** Work instruction **
This task asks for the lines from the one with "Snow Winter Cold" to the final line below, repeated exactly, with pictures omitted.

** Data **
··········
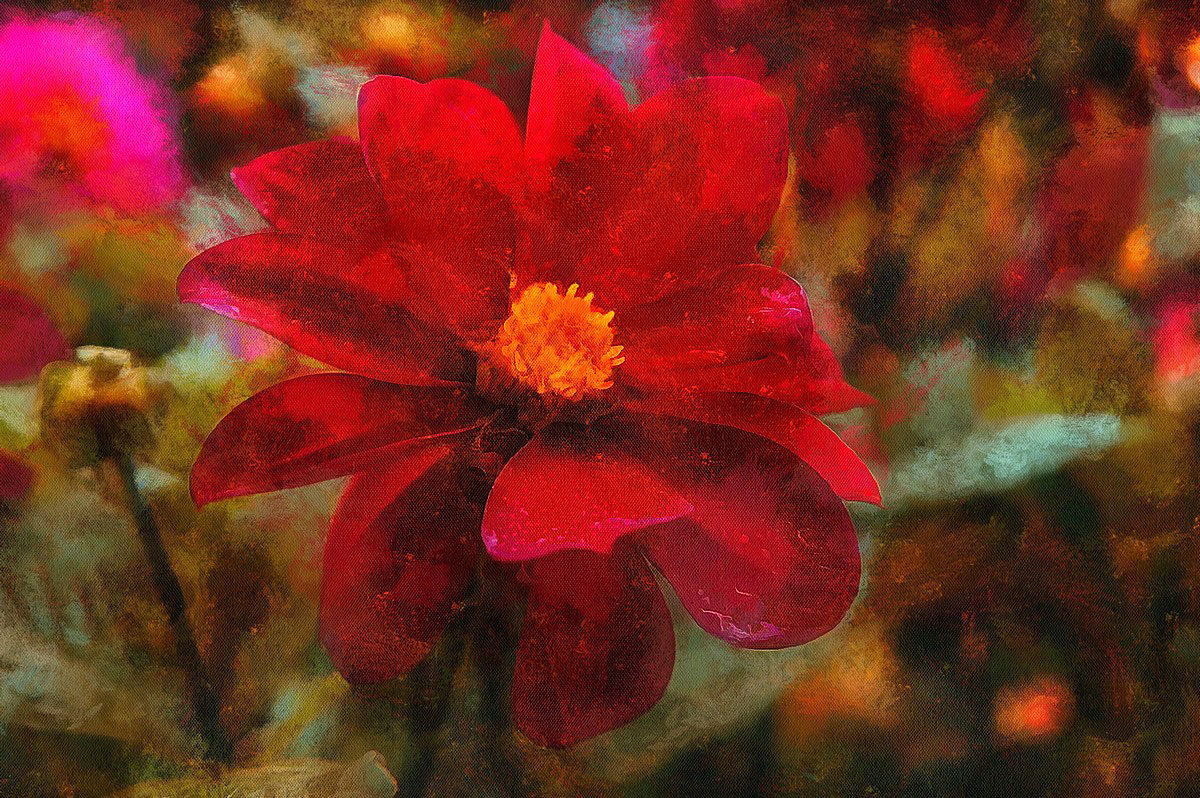 Red flower,,, - марк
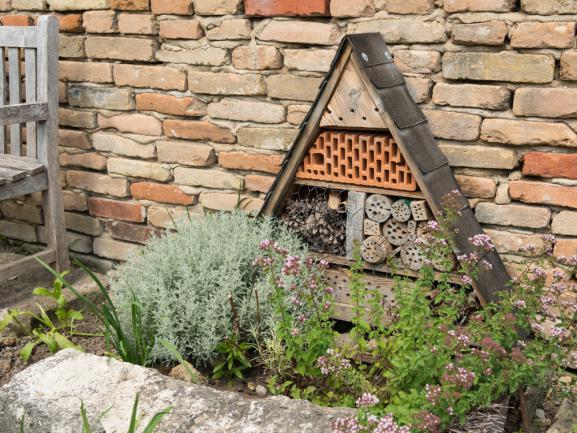 Installer un hôtel d'insecte dans son jardin pour accueillir les abeilles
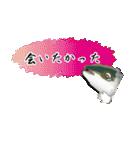 お久しぶり、再会編(香川県出身)鰤9(個別スタンプ:23)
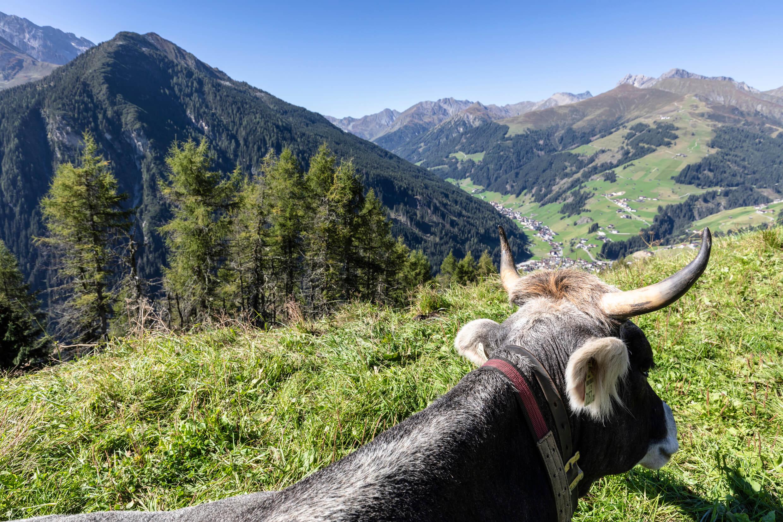 Kuh im Hintertuxer Gletscher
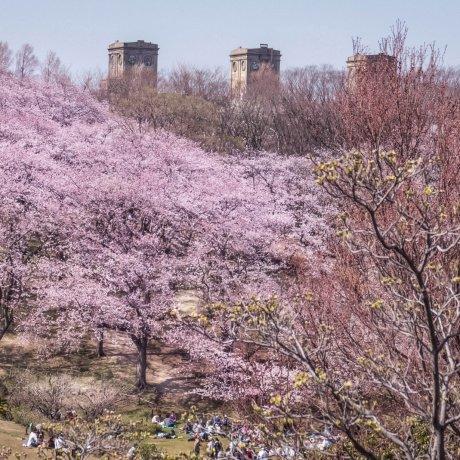 Negishi Park Cherry Blossoms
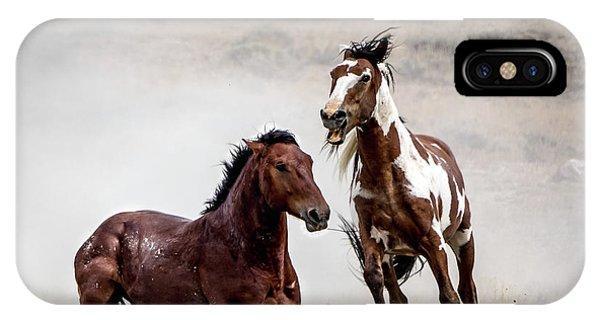 Picasso - Wild Stallion Battle IPhone Case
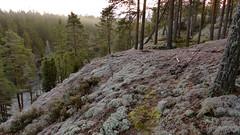 Cliffs near the northern end of Lake Suolikas (Ollila, Vihti, 20151212) (RainoL) Tags: winter cliff forest finland geotagged nationalpark december fin ollila uusimaa 2015 nyland vihti suolikas vichtis nuuksionationalpark 201512 20151212 geo:lat=6033569962 geo:lon=2456175507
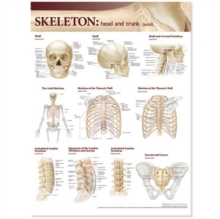 Lippincott Williams & Wilkins Atlas of Anatomy Skeletal System Chart: Head and Trunk, Wallchart Book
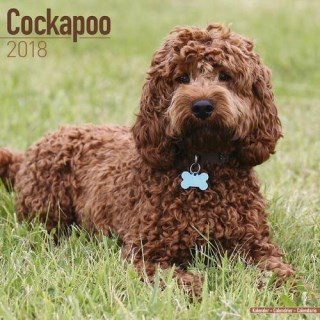 Cockapoo Calendar - Dog Breed Calendars - 2017 - 2018 wall Calendars - 16 Month by Avonside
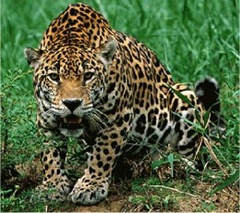 Jaguar_thumb.jpg
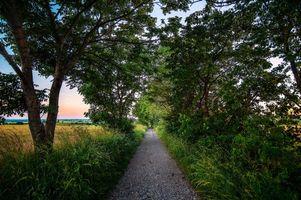 Заставки дорога, деревья, поле, пейзаж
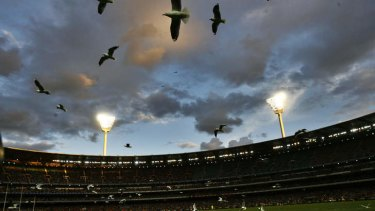 The MCC said it faced an ongoing fight against seagulls.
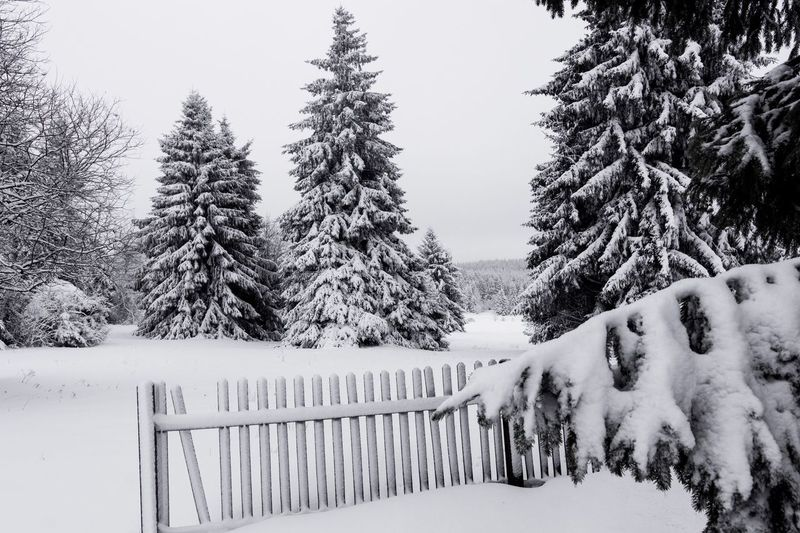 Snow Winter Cold Temperature Weather Nature Tree Railing White Color Outdoors Beauty In Nature Snowdrift Frozen Day Extreme Weather Landscape Snowing No People Tranquility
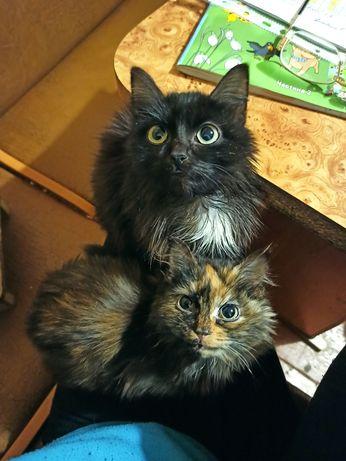 Котейки-Наполеончики в заботливые руки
··········
** Solved exercise **
 Snow Winter Cold Temperature Weather Nature Tree Railing White Color Outdoors Beauty In Nature Snowdrift Frozen Day Extreme Weather Landscape Snowing No People Tranquility
 Котейки-Наполеончики в заботливые руки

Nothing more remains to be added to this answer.